Similarity-Aware Token Pruning: Your VLM but Faster
Ahmadreza Jeddi, Negin Baghbanzadeh, Elham Dolatabadi, Babak Taati
TL;DR
SAINT tackles the heavy computational burden of self-attention in ViTs and VLMs by introducing a training-free, similarity-aware token pruning framework. It models tokens as a graph, pruning redundant tokens based on a dynamic, voting-driven pruning rate and a redundancy-based ranking, with early-layer pruning yielding the largest gains. Across ViTs, SAINT achieves state-of-the-art accuracy-throughput trade-offs on ImageNet-1K, while in VLMs it delivers substantial latency reductions in text-agnostic, LLM-only, and hybrid configurations, notably dropping 75% of tokens in LLaVA-13B with less than 1% accuracy loss. The approach provides a unified, practical framework for efficient inference in both ViTs and VLMs, highlighting that early, similarity-driven pruning can outperform attention-focused or fixed-rate methods in real-world settings.
Abstract
The computational demands of Vision Transformers (ViTs) and Vision-Language Models (VLMs) remain a significant challenge due to the quadratic complexity of self-attention. While token pruning offers a promising solution, existing methods often introduce training overhead or fail to adapt dynamically across layers.

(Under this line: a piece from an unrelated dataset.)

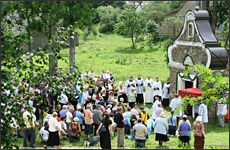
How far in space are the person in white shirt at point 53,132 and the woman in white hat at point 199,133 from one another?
4.64 m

We present SAINT, a training-free token pruning framework that leverages token similarity and a graph-based formulation to dynamically optimize pruning rates and redundancy thresholds. Through systematic analysis, we identify a universal three-stage token evolution process (aligner-explorer-aggregator) in transformers, enabling aggressive pruning in early stages without sacrificing critical information. For ViTs, SAINT doubles the throughput of ViT-H/14 at 224px with only 0.6% accuracy loss on ImageNet-1K, surpassing the closest competitor by 0.8%. For VLMs, we apply SAINT in three modes: ViT-only, LLM-only, and hybrid. SAINT reduces LLaVA-13B's tokens by 75%, achieving latency comparable to LLaVA-7B with less than 1% performance loss across benchmarks. Our work establishes a unified, practical framework for efficient inference in ViTs and VLMs.